The Dark Lake is Australian author Sarah Bailey's debut novel.
DS Gemma Woodstock is the lead investigator in a rural Aussie town. When a woman is found dead in a local lake, Gemma recognizes her from their high school days. But she downplays this connection. Why? "It's amazing what you can keep buried when you want to." The dead woman is an enigma - her students adored her and her colleagues admired her. But as the investigation continues, Gemma discovers that no one really 'knows' Rosalind, including her own family.
Bailey sets up the reader with not one, but two mysteries - who killed Rosanind and what event occurred in Gemma's past that she is so determined to keep hidden.

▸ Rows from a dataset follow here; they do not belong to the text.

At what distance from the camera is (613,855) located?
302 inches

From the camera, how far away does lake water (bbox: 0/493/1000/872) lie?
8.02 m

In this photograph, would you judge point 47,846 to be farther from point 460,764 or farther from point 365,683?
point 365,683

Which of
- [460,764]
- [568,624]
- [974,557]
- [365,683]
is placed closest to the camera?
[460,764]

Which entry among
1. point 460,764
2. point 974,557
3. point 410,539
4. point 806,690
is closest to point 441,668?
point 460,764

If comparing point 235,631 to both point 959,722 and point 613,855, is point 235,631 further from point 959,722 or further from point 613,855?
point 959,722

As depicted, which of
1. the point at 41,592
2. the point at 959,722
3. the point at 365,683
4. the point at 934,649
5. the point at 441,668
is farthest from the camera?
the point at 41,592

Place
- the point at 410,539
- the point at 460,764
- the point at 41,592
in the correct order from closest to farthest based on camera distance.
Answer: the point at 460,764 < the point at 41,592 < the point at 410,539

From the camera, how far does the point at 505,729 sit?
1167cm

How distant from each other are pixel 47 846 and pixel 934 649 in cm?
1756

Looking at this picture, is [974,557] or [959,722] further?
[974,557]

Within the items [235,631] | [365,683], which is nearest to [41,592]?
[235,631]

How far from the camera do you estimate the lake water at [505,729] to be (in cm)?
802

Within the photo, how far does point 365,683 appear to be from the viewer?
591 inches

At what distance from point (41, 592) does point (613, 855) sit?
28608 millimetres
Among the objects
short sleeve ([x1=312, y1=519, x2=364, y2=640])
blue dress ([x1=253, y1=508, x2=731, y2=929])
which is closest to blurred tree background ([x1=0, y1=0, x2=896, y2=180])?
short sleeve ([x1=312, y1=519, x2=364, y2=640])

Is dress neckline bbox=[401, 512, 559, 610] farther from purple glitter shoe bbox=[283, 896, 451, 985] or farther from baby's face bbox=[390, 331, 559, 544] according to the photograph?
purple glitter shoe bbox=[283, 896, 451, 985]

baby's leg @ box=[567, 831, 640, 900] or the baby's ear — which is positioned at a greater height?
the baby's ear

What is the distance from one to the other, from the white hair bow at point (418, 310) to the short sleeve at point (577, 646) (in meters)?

Gemma was an interesting lead character. She's smart and driven to find answers. But. She's also playing a dangerous game with her personal life. I didn't agree with the choices she was making and the actions she took to pursue that choice. I can't say that I liked her partner Felix either. I was intrigued by Rosalind. We only get to 'know' her from other's memories and observations though. I would have like a peek into her life from her own point of view.
Bailey's use of the 'then and now' technique gives the reader small glimpses into Gemma's past and then flips back to the present. The book is equally divided into a search for the killer and a character driven exploration of Gemma and her life.
Bailey gives us lots of options and characters to choose from for the closing 'whodunit' and the final answer was clever. I did find the reveal of Gemma's secret to be a bit of a letdown and the resolution she finds in her personal life in the final pages to be somewhat cliched. The book weighs in at 400+ pages. I feel this could have been tightened up a bit, as Gemma's dilemma became somewhat repetitive after awhile and I found my interest slipping.
I think this may be the first in a series. If so, I would be curious to see where Bailey next takes her character. Read an excerpt of The Dark Lake.
I think The Dark Lake is a solid debut, but the publisher's comparisons to Tana French and Paula Hawkins may be a bit ambitious at this stage of Bailey's career. I think I'm in the minority on this one, so please weigh in if you've read it already.